:: Task data ::
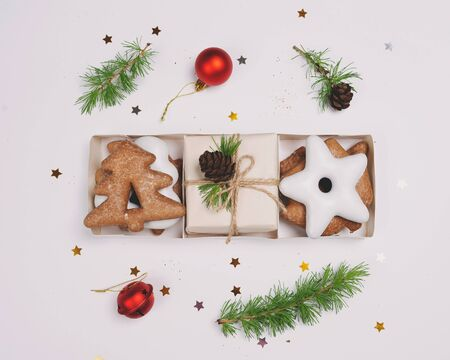 Gingerbreads in the shape of Christmas symbols, with confetti-stars, with cones and fir branches.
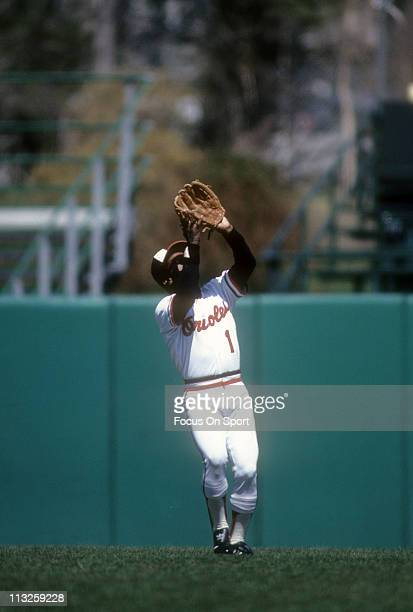 Al Bumbry of the Baltimore Orioles tracks a fly ball during a Major League Baseball game circa 1982 at Memorial Stadium in Baltimore Maryland Bumbry...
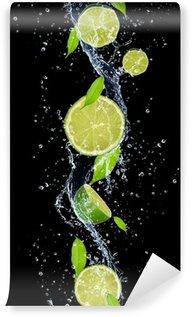 Papier Peint Vinyle Limes dans les projections d'eau, isolé sur fond noir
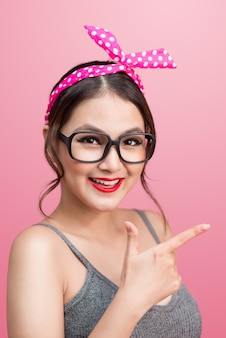Mode portrait d'une fille asiatique avec des lunettes de soleil debout sur fond rose.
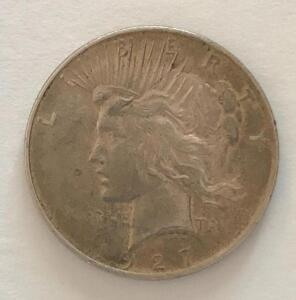 1927 US Peace Silver Dollar. Fine condition.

:: Directions for this task ::
Output the span from the line with "Papier Peint Vinyle" through the last line of the data, inclusive and exact, and omit every picture.

:: Task result ::
 Papier Peint Vinyle Limes dans les projections d'eau, isolé sur fond noir
Mode portrait d'une fille asiatique avec des lunettes de soleil debout sur fond rose.
 1927 US Peace Silver Dollar. Fine condition.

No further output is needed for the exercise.